In a wide-ranging interview that also touched on farmland preservation and beef consumption scares caused by Mad Cow disease, Wolff explained the future he sees for Pennsylvania farmers and how the state and federal government can help while reining in subsidies.

Wolff said Pennsylvania farmers’ needs have been largely bypassed by federal spending on agriculture, since the focus has been to subsidize Midwestern crops like soybeans, corn, rice and cotton. Still, what he’d like to see is not outright gifting to Pennsylvania’s smaller and more diversified farm businesses, but programs that provide a safety net or enhance operations at specialty farms.

That could be funding for marketing campaigns for the apple industry, or research grants to mushroom farmers, or continuing the Milk Income Loss Contract Program, which guarantees dairy farmers a certain price for milk if the market rate dips below a certain level.

Wolff admitted, though, that the MILC program would probably be looked upon as a domestic subsidy during world trade talks.

The Pennsylvania Farm Bureau, which represents 37,500 farmers and rural residents, is supportive of Wolff’s free-trade approach.

“Our opinion is that Pennsylvania farmers are going to win any time we can have free trade,” said Amy Van Blarcom-Lackey, the bureau’s national government relations director. “Any time we can get agricultural products outside our borders, it opens up a market internally. We see free trade as very positive with the caveat that it is fair.”

Blarcom-Lackey and Wolff said it’s possible to support global trade, which fills supermarkets with low-priced goods from abroad, while promoting local consumption of Pennsylvania products.

Meanwhile, Wolff said beef is safe from mad cow disease, a deadly nervous system condition caused by eating parts of infected cows, because of tight U.S. surveillance procedures. So far there have been two U.S. cases of cows testing positive for Bovine Spongiform Encephalopathy, the last six months ago in a Texan cow.

In August, a Wisconsin beef plant recalled more than 1,800 pounds of beef shipped to wholesalers in six states, including Pennsylvania, because a cow above the legal age limit had been slaughtered.

The mad cow issue has touched off a trade war with Japan, which banned U.S. beef before the U.S. retaliated by banning Japanese beef.

Wolff also touched on farmland preservation, noting that $80 million from the Growing Greener II bond, which voters overwhelmingly approved this spring, would go towards keeping an additional 300 farms alive out of a waiting list of 2,000 farms. The state has so far preserved 300,000 farm acres, more than any other state, Wolff said.

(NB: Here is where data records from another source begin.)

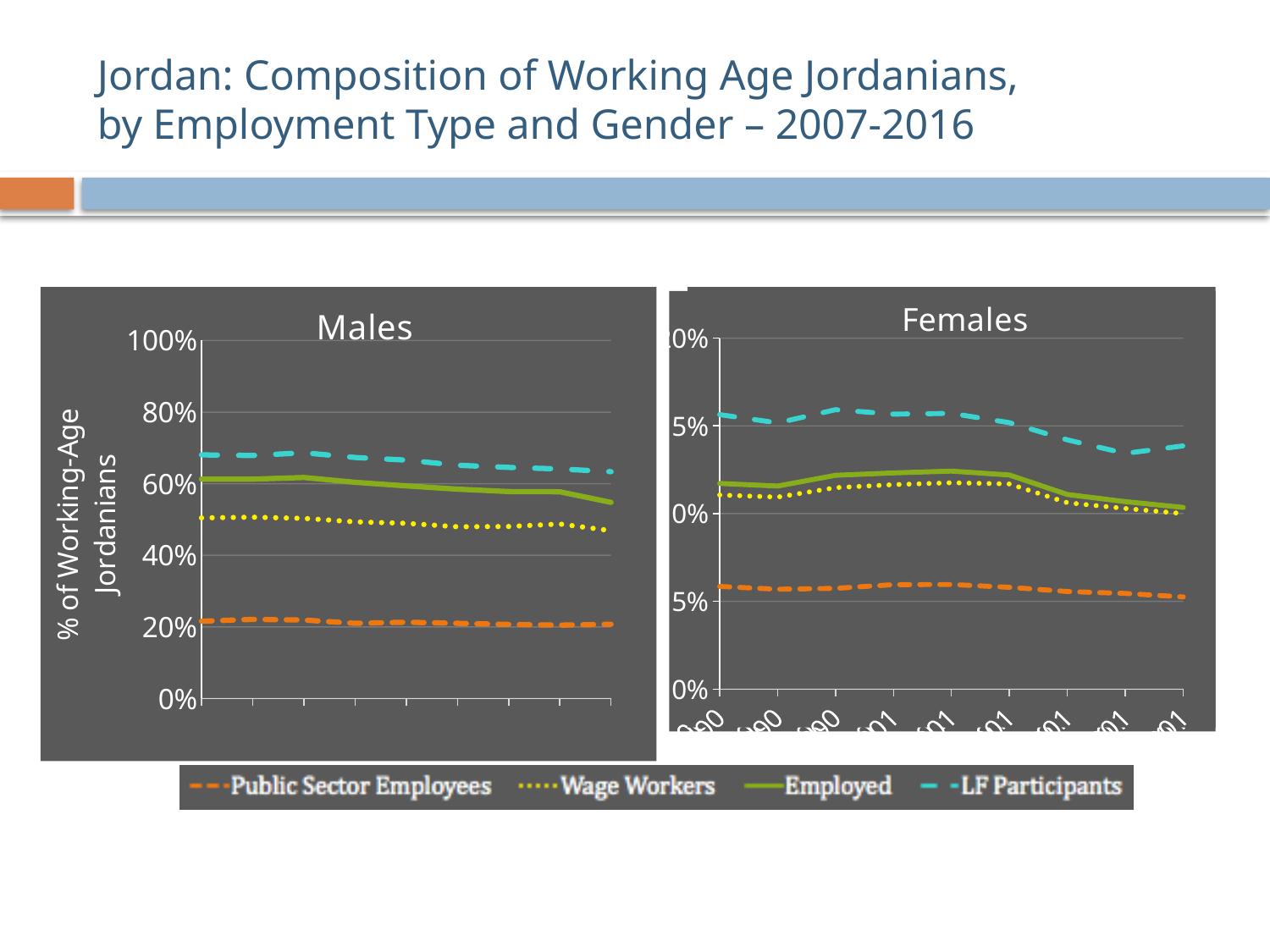
In the Males chart, which series has the lowest values? Public Sector Employees What kind of chart is the Males chart? line chart In the Males chart, which is larger, Employed or Wage Workers? Employed In the Males chart, which series has the highest values? LF Participants In the Males chart, is the value for Public Sector Employees greater or less than 40%? less In the Females chart, which series has the lowest values? Public Sector Employees How many series does the legend list? 4 In the Males chart, is the value for Wage Workers greater or less than 60%? less What is the y-axis label of the Males chart? % of Working-Age Jordanians In the Males chart, is the value for LF Participants greater or less than 60%? greater In the Males chart, do the values for LF Participants rise or fall along the x axis? fall In the Females chart, which is larger, LF Participants or Public Sector Employees? LF Participants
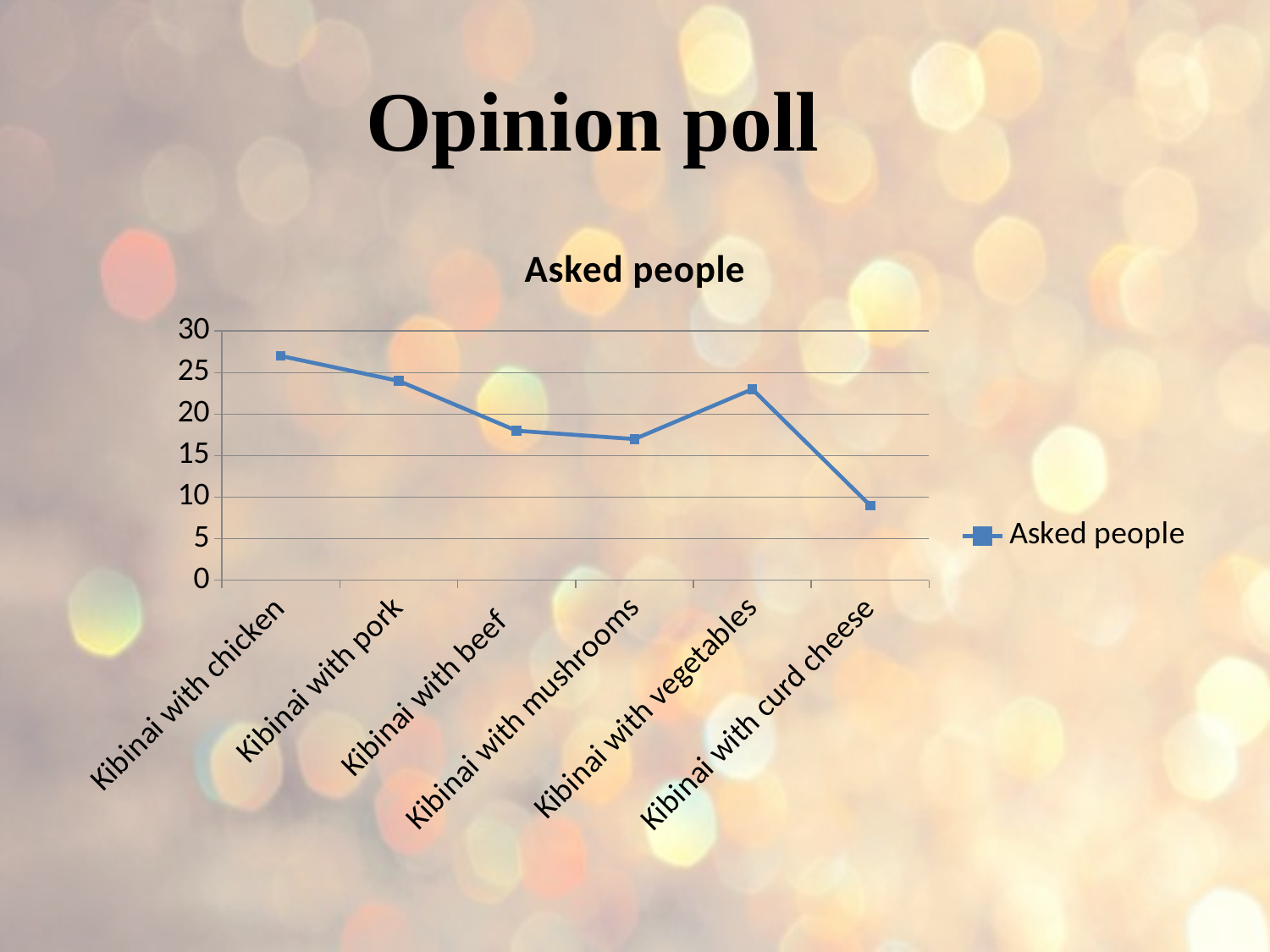
Which is larger, the value for Kibinai with chicken or the value for Kibinai with pork? Kibinai with chicken How many series does the legend list? 1 Is the value for Kibinai with chicken greater or less than 25? greater What is the title of the chart? Asked people Is the value for Kibinai with curd cheese greater or less than 10? less Which is larger, the value for Kibinai with beef or the value for Kibinai with vegetables? Kibinai with vegetables Which category has the lowest value in the chart? Kibinai with curd cheese What kind of chart is shown on the slide? line chart Which category has the highest value in the chart? Kibinai with chicken How many categories are plotted on the x axis of the chart? 6 Is the value for Kibinai with beef greater or less than 20? less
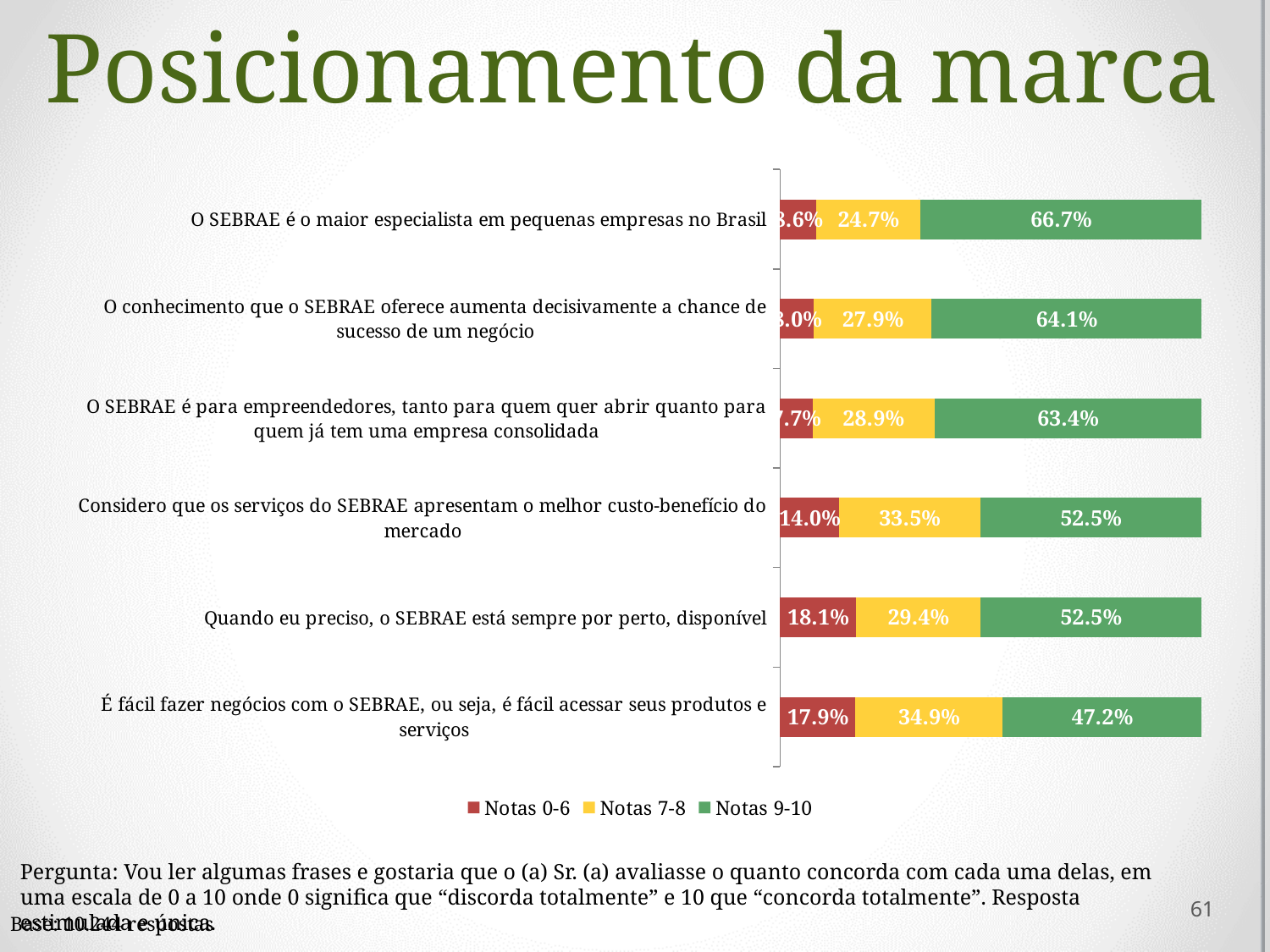
Which is larger: the Notas 7-8 value for "É fácil fazer negócios com o SEBRAE..." or for "Quando eu preciso, o SEBRAE está sempre por perto, disponível"? É fácil fazer negócios com o SEBRAE... (34.9%) Which statement has the lowest Notas 9-10 value? É fácil fazer negócios com o SEBRAE, ou seja, é fácil acessar seus produtos e serviços How many series does the legend list? 3 What is the Notas 9-10 value for "O SEBRAE é o maior especialista em pequenas empresas no Brasil"? 66.7% What is the Notas 0-6 value for "Quando eu preciso, o SEBRAE está sempre por perto, disponível"? 18.1% How many statements (categories) are plotted in the chart? 6 What is the difference between the Notas 9-10 values for "O SEBRAE é o maior especialista em pequenas empresas no Brasil" (66.7%) and "É fácil fazer negócios com o SEBRAE..." (47.2%)? 19.5% Which statement has the highest Notas 9-10 value? O SEBRAE é o maior especialista em pequenas empresas no Brasil What is the Notas 9-10 value for "É fácil fazer negócios com o SEBRAE, ou seja, é fácil acessar seus produtos e serviços"? 47.2% What is the Notas 7-8 value for "Considero que os serviços do SEBRAE apresentam o melhor custo-benefício do mercado"? 33.5% Which colour represents the Notas 9-10 series in the chart? Green What kind of chart is shown on the slide? Stacked bar chart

Some have argued that the money would be best spent preserving large and cheaper tracts of farmland in rural Pennsylvania, rather than in rapidly developing suburbs where farms are becoming islands boxed in by congested roads and new housing tracts.

“That’s a debate you can have,” said Wolff. “Unfortunately, areas where farms are under the most pressure is also where the best quality soils are.”

Wolff said the goal of the program is not to provide open space, even as many suburbanites see that as the primary advantage.

“We want to see these farms continue to be farmed, not necessarily as open space,” he said.

That can happen by putting an emphasis on contiguous farm properties. In his most recent trip to Bucks County, Wolff said he visited a couple farms growing an innovative compilation of products, from grass-fed beef to mums and pumpkins and ornamental corn stalks.

This fall, Wolff is visiting seven farming communities across the state to get their input on what Pennsylvania should advocate for in the 2007 Farm Bill. On Oct. 19, he will be in Eighty-Four to talk with western Pennsylvania farmers, including those from Fayette, Greene and Beaver counties.